# [SOLVED] missing or corrupt file : winxp\system32\config\system



## BigFool (Mar 25, 2012)

Hello,
I have a HP laptop with windows xp. When I start it, I get an error :-

*Windows could not start because the following file is missing or corrupt :*
*\winxp\system32\config\system*

I am not a computer guy. So I would like to get help in brief. I am fed up of this problem.:banghead:

Thank you.


----------



## joeten (Dec 4, 2008)

*Re: missing or corrupt file : winxp\system32\config\system*

Hi and welcome to TSF please see the info here How to recover from a corrupted registry that prevents Windows XP from starting


----------



## BigFool (Mar 25, 2012)

*Re: missing or corrupt file : winxp\system32\config\system*

Thank you. But I am having an issue with it. The link says do the following : 

*At the Recovery Console command prompt, type the following lines, pressing ENTER after you type each line: *
*md tmp
copy c:\windows\system32\config\system c:\windows\tmp\system.bak
copy c:\windows\system32\config\software c:\windows\tmp\software.bak
copy c:\windows\system32\config\sam c:\windows\tmp\sam.bak
copy c:\windows\system32\config\security c:\windows\tmp\security.bak
copy c:\windows\system32\config\default c:\windows\tmp\default.bak

delete c:\windows\system32\config\system
delete c:\windows\system32\config\software
delete c:\windows\system32\config\sam
delete c:\windows\system32\config\security
delete c:\windows\system32\config\default

copy c:\windows\repair\system c:\windows\system32\config\system
copy c:\windows\repair\software c:\windows\system32\config\software
copy c:\windows\repair\sam c:\windows\system32\config\sam
copy c:\windows\repair\security c:\windows\system32\config\security
copy c:\windows\repair\default c:\windows\system32\config\default
*

The first command is allright. But I get an error on the second command saying that :

*The system cannot find the file specified.*


----------



## joeten (Dec 4, 2008)

[DATA EXTRACT]

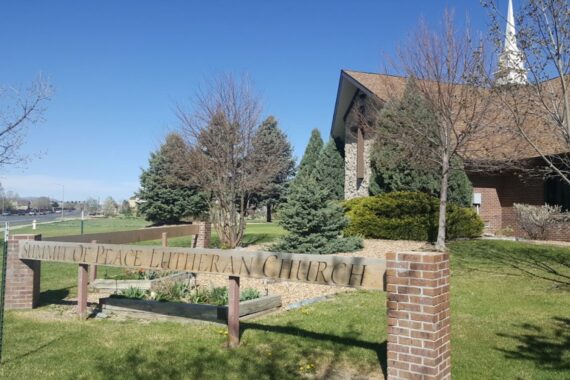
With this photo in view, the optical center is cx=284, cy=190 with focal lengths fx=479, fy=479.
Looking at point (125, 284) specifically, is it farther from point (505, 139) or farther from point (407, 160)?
point (505, 139)

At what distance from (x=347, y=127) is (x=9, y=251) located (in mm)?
20597

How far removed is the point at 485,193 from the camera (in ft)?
61.4

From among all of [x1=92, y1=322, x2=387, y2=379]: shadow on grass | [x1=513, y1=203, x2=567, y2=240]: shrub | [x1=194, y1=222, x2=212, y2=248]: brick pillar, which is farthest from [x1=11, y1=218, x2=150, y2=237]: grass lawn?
[x1=513, y1=203, x2=567, y2=240]: shrub

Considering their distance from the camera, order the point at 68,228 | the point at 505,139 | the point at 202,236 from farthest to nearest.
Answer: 1. the point at 68,228
2. the point at 505,139
3. the point at 202,236

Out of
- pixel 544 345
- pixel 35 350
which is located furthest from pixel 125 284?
pixel 544 345

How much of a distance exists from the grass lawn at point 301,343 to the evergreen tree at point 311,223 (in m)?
4.07

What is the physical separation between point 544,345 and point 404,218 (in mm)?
9226

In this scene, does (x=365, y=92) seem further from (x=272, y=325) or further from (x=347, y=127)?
(x=272, y=325)

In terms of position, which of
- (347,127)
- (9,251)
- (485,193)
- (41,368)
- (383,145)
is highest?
(347,127)

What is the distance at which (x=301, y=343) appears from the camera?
220 inches

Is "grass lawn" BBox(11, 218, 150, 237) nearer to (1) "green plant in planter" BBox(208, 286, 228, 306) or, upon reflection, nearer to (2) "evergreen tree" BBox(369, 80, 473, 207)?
(2) "evergreen tree" BBox(369, 80, 473, 207)

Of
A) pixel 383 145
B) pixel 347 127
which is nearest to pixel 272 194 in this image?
pixel 347 127

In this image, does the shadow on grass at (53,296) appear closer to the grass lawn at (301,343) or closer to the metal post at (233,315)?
the grass lawn at (301,343)

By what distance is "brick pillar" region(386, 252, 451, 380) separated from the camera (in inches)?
153
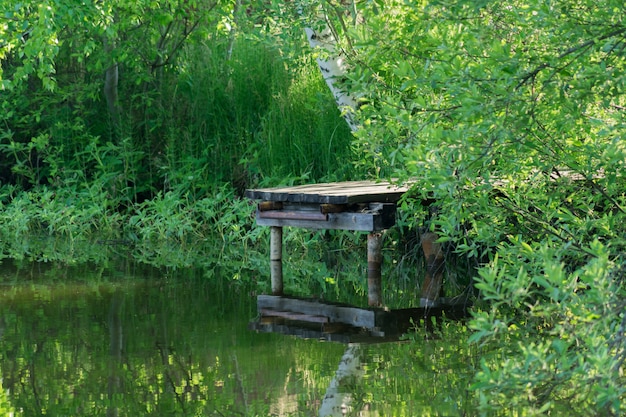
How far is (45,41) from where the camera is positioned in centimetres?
1023

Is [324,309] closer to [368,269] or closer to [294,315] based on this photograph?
[294,315]

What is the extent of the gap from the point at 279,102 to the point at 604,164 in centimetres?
640

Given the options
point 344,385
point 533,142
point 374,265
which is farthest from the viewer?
point 374,265

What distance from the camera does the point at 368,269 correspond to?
8.17 meters

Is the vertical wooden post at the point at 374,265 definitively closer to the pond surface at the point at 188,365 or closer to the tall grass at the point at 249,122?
the pond surface at the point at 188,365

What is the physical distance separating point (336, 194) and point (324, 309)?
35.4 inches

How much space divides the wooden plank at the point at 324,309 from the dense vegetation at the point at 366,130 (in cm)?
79

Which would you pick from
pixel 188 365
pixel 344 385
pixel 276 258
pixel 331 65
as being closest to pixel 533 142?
pixel 344 385

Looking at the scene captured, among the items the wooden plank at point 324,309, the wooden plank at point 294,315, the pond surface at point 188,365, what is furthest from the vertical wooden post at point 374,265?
the pond surface at point 188,365

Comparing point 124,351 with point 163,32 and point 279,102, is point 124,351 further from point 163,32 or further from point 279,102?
point 163,32

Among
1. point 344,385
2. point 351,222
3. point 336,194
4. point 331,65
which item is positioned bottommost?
point 344,385

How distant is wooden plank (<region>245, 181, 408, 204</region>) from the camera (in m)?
7.91

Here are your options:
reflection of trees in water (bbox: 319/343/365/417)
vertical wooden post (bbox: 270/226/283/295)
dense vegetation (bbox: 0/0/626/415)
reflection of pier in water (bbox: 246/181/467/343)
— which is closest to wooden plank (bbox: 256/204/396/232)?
reflection of pier in water (bbox: 246/181/467/343)

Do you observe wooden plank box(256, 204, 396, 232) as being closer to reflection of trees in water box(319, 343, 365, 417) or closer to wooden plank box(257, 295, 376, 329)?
wooden plank box(257, 295, 376, 329)
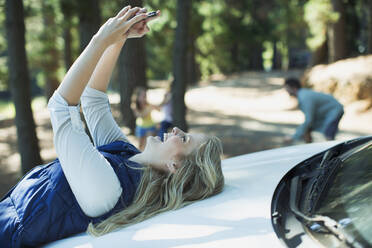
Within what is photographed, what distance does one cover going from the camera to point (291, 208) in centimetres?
174

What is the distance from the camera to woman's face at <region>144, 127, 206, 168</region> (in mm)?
2330

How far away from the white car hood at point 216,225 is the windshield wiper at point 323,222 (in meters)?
0.12

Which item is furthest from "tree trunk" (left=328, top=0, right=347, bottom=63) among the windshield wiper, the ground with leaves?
the windshield wiper

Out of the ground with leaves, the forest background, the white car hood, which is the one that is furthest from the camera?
the ground with leaves

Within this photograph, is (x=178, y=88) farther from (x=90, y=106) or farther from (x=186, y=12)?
(x=90, y=106)

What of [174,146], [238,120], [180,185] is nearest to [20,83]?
[174,146]

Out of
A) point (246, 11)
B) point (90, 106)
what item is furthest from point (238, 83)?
point (90, 106)

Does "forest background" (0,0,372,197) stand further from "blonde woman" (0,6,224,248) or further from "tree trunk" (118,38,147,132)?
"blonde woman" (0,6,224,248)

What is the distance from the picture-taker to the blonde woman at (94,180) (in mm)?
1901

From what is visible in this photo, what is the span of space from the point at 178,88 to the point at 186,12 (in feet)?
5.01

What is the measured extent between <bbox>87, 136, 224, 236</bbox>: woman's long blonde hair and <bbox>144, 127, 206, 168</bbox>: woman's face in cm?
4

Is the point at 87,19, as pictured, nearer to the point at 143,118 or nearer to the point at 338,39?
the point at 143,118

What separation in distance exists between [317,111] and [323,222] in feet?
18.0

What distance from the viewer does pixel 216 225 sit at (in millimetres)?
1743
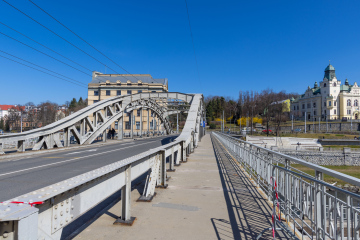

[TO DO]
Resume the forum thread about the missing Windows XP system file from the point where it stops.

[RESULT OF THIS TASK]
*Re: missing or corrupt file : winxp\system32\config\system*

Hi I have put a call out to a xp guru for help with this


----------



## BigFool (Mar 25, 2012)

*Re: missing or corrupt file : winxp\system32\config\system*

Okay. Please do inform me about this after the call.

Thank you very much.


----------



## joeten (Dec 4, 2008)

*Re: missing or corrupt file : winxp\system32\config\system*

Hi he will answer in the thread but be patient it is the weekend


----------



## shawnpb (May 30, 2010)

*Re: missing or corrupt file : winxp\system32\config\system*

Do you have a Windows XP CD?


----------



## BigFool (Mar 25, 2012)

*Re: missing or corrupt file : winxp\system32\config\system*

@joeten Okey...
@JackBauer_24 I dont have the XP cd but I got the recovery console from some where


----------



## spunk.funk (May 13, 2010)

*Re: missing or corrupt file : winxp\system32\config\system*

That's the problem. The commands in pos#3 are designed to copy and replace the missing files from the XP CD. These command won't help if you don't have a CD to copy from. 
What is the model# of your HP Laptop computer? You might have a Recovery Partition on your computer. When you first boot up, does it say Press (key) to Enter Recovery on the HP logo screen? If so, that would take you to restoring your computer to Factory Defaults. 
If not, get to the Recovery Console. Here type *chkdsk /R *and press enter. The Check Disk utility will try and fix any file errors. 
You can also download the ISO image for *Seatools *or* Drive Fitness* in my signature and burn the image to a CD using* IMGBurn* also in my signature and boot off of the newly created CD and run the *Quick* and *Advanced* tests on the HDD to test the integrity of the drive.


----------



## BigFool (Mar 25, 2012)

*Re: missing or corrupt file : winxp\system32\config\system*

Hi, I tried the chkdsk /r but no use. Can you explain more about the seatools or drive fitness.


----------



## AustrAlien (Jun 10, 2009)

*Re: missing or corrupt file : winxp\system32\config\system*



BigFool said:


> Hi, I tried the chkdsk /r but no use


Please explain exactly what happened when you attempted to run chkdsk /r.

Did it not run?
Did you get an error message?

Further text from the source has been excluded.